▶ _Passage to read_
□ □ □ □
Winning Bizness Economic Desk
India is on track to become the third-largest economy in the world by fiscal year 2030-31, credit rating agency S&P Global said in a report.
The report—India Forward Emerging Perspectives—said that this growth will be driven by a robust projected annual growth rate of 6.7 per cent.
The report pointed out that in order to maintain the growth momentum, continued economic reforms were crucial.
This would help improve business transactions and logistics, boosting private sector investment and reducing reliance on public capital.
The credit rating agency anticipated that the Indian equity market would stay dynamic and competitive due to strong growth prospects and better regulation.
Foreign inflows into Indian government bonds have moved northward steeply since the country joined major emerging market indexes which is anticipated to grow, S&P Global said, adding that the country must develop infrastructure and geo-political strategies, particularly regarding its extensive coastline, to maximise trade benefits.
According to the credit rating agency, a strong port infrastructure was required to match rising exports and bulk commodities imports because about 90 per cent of India’s trade is maritime.
Pointing out that domestic energy demands were increasing, the report stated that the country needed to develop sustainable technologies including renewables and low-emission fuels, balancing energy security with its energy transition plans.
□ □ □ □
▶ _Material to process_
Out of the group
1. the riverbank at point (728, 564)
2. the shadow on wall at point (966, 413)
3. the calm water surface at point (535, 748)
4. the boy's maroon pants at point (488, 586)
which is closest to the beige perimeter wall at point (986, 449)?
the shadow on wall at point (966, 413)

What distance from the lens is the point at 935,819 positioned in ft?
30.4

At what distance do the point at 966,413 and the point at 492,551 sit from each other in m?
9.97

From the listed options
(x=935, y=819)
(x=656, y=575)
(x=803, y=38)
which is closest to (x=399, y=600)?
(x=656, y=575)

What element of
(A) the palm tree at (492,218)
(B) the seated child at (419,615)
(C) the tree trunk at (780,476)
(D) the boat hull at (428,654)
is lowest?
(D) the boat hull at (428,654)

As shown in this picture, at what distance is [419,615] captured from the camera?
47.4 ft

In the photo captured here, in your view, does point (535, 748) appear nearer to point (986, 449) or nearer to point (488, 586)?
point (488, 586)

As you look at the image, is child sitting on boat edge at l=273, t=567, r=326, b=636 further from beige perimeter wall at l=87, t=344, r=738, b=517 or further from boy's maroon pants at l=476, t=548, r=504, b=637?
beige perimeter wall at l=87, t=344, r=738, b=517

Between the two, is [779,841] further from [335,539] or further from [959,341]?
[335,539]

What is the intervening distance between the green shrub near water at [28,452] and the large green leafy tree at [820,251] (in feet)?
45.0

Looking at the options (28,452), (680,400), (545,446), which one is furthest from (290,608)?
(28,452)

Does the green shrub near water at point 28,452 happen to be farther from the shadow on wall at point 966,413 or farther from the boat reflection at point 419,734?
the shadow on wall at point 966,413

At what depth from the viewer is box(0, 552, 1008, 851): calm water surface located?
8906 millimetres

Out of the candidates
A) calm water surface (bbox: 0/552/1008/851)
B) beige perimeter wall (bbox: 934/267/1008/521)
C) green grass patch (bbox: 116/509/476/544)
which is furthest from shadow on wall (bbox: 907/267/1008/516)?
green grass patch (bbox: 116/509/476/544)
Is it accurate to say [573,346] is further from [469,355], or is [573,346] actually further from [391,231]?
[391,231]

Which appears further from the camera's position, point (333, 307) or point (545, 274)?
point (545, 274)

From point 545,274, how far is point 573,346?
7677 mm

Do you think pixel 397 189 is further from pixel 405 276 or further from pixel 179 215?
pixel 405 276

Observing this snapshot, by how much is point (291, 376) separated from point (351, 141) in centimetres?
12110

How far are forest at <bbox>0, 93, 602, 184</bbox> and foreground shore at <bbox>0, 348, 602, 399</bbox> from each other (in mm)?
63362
□ □ □ □
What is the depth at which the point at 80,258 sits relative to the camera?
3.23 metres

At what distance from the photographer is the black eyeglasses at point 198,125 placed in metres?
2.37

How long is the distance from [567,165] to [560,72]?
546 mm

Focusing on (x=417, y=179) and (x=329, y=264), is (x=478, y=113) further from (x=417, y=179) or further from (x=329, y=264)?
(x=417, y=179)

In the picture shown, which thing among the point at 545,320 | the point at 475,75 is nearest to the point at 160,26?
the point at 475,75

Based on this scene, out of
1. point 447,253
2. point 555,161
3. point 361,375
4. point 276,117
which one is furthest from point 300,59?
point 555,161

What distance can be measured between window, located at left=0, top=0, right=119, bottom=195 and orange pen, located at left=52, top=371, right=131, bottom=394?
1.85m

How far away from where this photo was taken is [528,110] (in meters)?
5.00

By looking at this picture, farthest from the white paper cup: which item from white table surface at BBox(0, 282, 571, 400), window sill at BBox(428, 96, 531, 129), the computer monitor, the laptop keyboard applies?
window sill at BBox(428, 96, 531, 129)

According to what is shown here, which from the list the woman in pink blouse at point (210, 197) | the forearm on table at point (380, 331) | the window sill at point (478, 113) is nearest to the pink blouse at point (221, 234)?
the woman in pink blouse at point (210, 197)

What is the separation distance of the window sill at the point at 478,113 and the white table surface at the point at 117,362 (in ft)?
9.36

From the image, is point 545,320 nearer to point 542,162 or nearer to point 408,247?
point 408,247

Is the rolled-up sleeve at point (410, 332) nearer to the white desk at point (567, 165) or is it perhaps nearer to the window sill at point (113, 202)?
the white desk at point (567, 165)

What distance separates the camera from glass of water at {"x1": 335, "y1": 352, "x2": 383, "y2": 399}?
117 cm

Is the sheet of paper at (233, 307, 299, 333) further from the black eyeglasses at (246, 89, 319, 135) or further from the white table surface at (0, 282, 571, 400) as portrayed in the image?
□ □ □ □
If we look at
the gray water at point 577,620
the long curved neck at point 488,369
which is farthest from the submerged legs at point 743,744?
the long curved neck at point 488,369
□ □ □ □
▶ _The tasks_
1: Summarize the article on India's economic outlook in two sentences.
2: In the listing, begin at the line that has "Out of the group" and stop after the line that has "which is closest to the", keeping both end lines. Arrange those lines as a JSON list of strings, one string per line, with blank lines left out.
The article and the listing come from unrelated sources.

▶ _Answers to the problems_
1: In a report, S&P Global said India is on track to become the world's third-largest economy by fiscal year 2030-31, driven by a projected annual growth rate of 6.7 percent, and that continued economic reforms are crucial to maintaining that momentum. The report also said India needs strong port infrastructure because about 90 percent of its trade is maritime, and it needs sustainable technologies to meet rising domestic energy demand.

2:
[
  "Out of the group",
  "1. the riverbank at point (728, 564)",
  "2. the shadow on wall at point (966, 413)",
  "3. the calm water surface at point (535, 748)",
  "4. the boy's maroon pants at point (488, 586)",
  "which is closest to the beige perimeter wall at point (986, 449)?"
]